If so, I would have two threads, input thread and output thread and have a concurrent queue of strings that the output thread monitors. Something like:
ConcurrentLinkedQueue<String> outputQueue = new ConcurrentLinkedQueue<String>();
...
private void readInput(Stream stream) {
String str;
while ((str = stream.readLine()) != null) {
outputQueue.put(processStream(str));
}
}
private String processStream(String input) {
// do something
return output;
}
private void writeOutput(Stream out) {
while (true) {
while (outputQueue.peek() == null) {
sleep(100);
}
String msg = outputQueue.poll();
out.write(msg);
}
}
Note: This will definitely not work as-is. Just a suggestion of a design. Someone is welcome to edit this.
If you need to read and write same time you either have to use threads (different threads reading and writing) or asynchronous I/O (the java.nio package). Using input and output streams from different threads is not a problem.
If you want to make a streaming API in java, you should usually provide InputStream for reading and OutputStream for writing. This way those can then be passed for other APIs so that you can chain things and so get the streams go all the way as streams.
Input example:
Message message = new Message(inputStream);
results = process(message.getInputStream());
Output example:
Message message = new Message(outputStream);
writeContent(message.getOutputStream());
The message needs to wrap the given streams with a classes that do the needed encryption and decryption.
Note that reading multiple messages at same time or writing multiple messages at same time would need support from the protocol too. You need to get the synchronization correct.
You should check Wikipedia article on different block cipher modes supporting encryption of streams. The different encryption algorithms may support a subset of these.
Buffered streams will allow you to read, encrypt/decrypt and write in a loop.
Examples demonstrating ZipInputStream and ZipOutputStream could provide some guidance on how you may solve this. See example.
What you need is using Cipher Streams (CipherInputStream). Here is an example of how to use it.
I agree with Arne, the data processor shouldn't know about encryption, it just needs to read the decrypted body of the message, and write out the results, and stream filters should take care of encryption. However, since this is logically operating on the same piece of information (a Message), I think they should be packaged inside one class which handles the message format, although the encryption/decryption streams are indeed independent from this.

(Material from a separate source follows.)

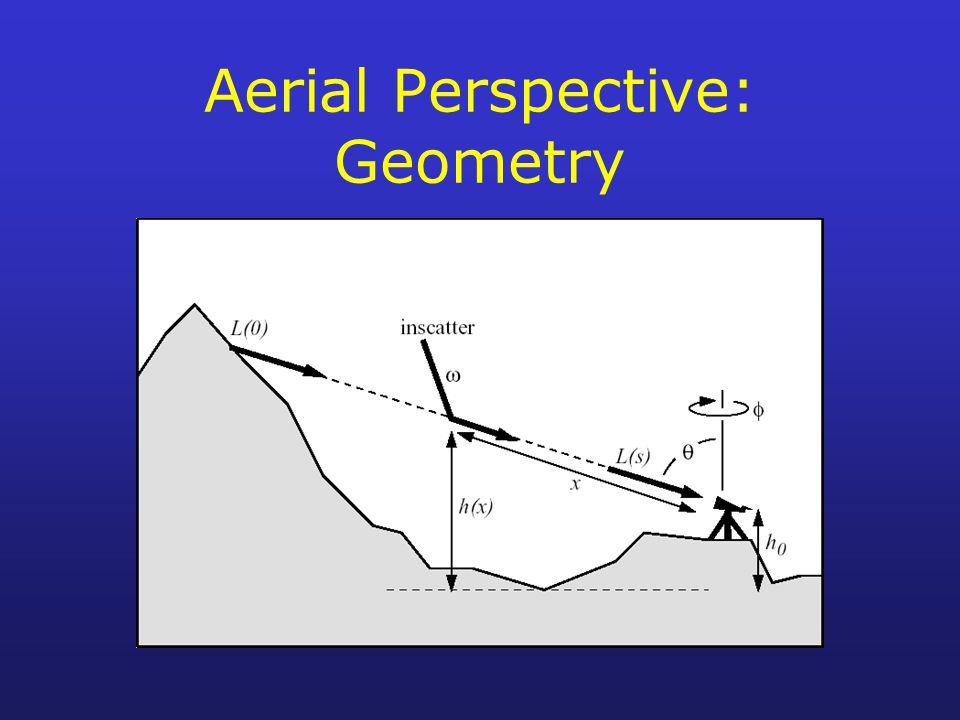 Aerial Perspective: Geometry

Here's my idea for the structure, flipping the architecture around somewhat, and moving the Message class outside the encryption streams:
class Message {
InputStream input;
Envelope envelope;
public Message(InputStream input) {
assert input != null;
this.input = input;
}
public Message(Envelope envelope) {
assert envelope != null;
this.envelope = envelope;
}
public Envelope getEnvelope() {
if (envelope == null && input != null) {
// Read envelope from beginning of stream
envelope = new Envelope(input);
}
return envelope
}
public InputStream read() {
assert input != null
// Initialise the decryption stream
return new DecryptingStream(input, getEnvelope().getEncryptionParameters());
}
public OutputStream write(OutputStream output) {
// Write envelope header to output stream
getEnvelope().write(output);
// Initialise the encryption
return new EncryptingStream(output, getEnvelope().getEncryptionParameters());
}
}
Now you can use it by creating a new message for the input, and one for the output:
OutputStream output; // This is the stream for sending the message
Message inputMessage = new Message(input);
Message outputMessage = new Message(inputMessage.getEnvelope());
process(inputMessage.read(), outputMessage.write(output));
Now the process method just needs to read chunks of data as required from the input, and write results to the output:
public void process(InputStream input, OutputStream output) {
byte[] buffer = new byte[1024];
int read;
while ((read = input.read(buffer) > 0) {
// Process buffer, writing to output as you go.
}
}
This all now works in lockstep, and you don't need any extra threads. You can also abort early without having to process the whole message (if the output stream is closed for example).